>> start DATA SHOWN

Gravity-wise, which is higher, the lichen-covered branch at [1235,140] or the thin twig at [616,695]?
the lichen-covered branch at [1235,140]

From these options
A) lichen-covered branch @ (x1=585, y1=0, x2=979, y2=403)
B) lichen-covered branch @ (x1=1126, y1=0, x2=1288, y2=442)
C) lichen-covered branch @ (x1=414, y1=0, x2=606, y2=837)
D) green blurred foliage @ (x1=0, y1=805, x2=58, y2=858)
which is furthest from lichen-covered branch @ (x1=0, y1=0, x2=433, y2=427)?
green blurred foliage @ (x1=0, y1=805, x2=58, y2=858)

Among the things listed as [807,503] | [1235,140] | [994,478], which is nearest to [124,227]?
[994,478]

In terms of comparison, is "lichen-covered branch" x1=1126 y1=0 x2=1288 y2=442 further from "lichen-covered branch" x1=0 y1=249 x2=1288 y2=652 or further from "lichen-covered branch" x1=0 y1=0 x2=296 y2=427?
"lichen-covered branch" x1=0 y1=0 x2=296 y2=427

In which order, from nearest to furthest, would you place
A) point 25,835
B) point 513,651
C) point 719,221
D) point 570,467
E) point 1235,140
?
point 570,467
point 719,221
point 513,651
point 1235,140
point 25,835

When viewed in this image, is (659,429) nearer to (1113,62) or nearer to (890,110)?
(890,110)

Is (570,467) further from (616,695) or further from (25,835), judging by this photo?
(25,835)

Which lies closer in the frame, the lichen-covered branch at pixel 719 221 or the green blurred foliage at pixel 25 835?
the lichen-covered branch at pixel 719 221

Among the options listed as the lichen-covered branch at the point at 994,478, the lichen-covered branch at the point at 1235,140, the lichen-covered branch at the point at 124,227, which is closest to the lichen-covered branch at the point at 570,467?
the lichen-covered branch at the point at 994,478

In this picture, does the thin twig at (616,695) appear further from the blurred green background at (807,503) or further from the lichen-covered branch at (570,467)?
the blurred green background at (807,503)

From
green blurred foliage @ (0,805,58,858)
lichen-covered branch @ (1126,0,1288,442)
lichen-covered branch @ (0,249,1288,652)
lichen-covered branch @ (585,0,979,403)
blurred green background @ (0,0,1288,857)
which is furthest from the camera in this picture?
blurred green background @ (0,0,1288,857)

>> end DATA SHOWN

→ **YOUR OBJECTIVE**: Quote only the lines from the one containing "In which order, from" through the final line of the records, with both ends included.

→ **EXERCISE SOLUTION**:
In which order, from nearest to furthest, would you place
A) point 25,835
B) point 513,651
C) point 719,221
D) point 570,467
E) point 1235,140
?
point 570,467
point 719,221
point 513,651
point 1235,140
point 25,835

When viewed in this image, is (659,429) nearer to (1113,62) or nearer to (890,110)?
(890,110)

Is (570,467) further from (616,695) or further from (25,835), judging by this photo?
(25,835)

Which lies closer in the frame, the lichen-covered branch at pixel 719 221 or the green blurred foliage at pixel 25 835?
the lichen-covered branch at pixel 719 221

Among the options listed as the lichen-covered branch at the point at 994,478, the lichen-covered branch at the point at 1235,140, the lichen-covered branch at the point at 124,227, which is closest to the lichen-covered branch at the point at 570,467?
the lichen-covered branch at the point at 994,478

In this picture, does the thin twig at (616,695) appear further from the blurred green background at (807,503) or further from the lichen-covered branch at (570,467)?
the blurred green background at (807,503)

From
green blurred foliage @ (0,805,58,858)
lichen-covered branch @ (1126,0,1288,442)
lichen-covered branch @ (0,249,1288,652)
lichen-covered branch @ (585,0,979,403)
blurred green background @ (0,0,1288,857)
which is furthest from the camera in this picture?
blurred green background @ (0,0,1288,857)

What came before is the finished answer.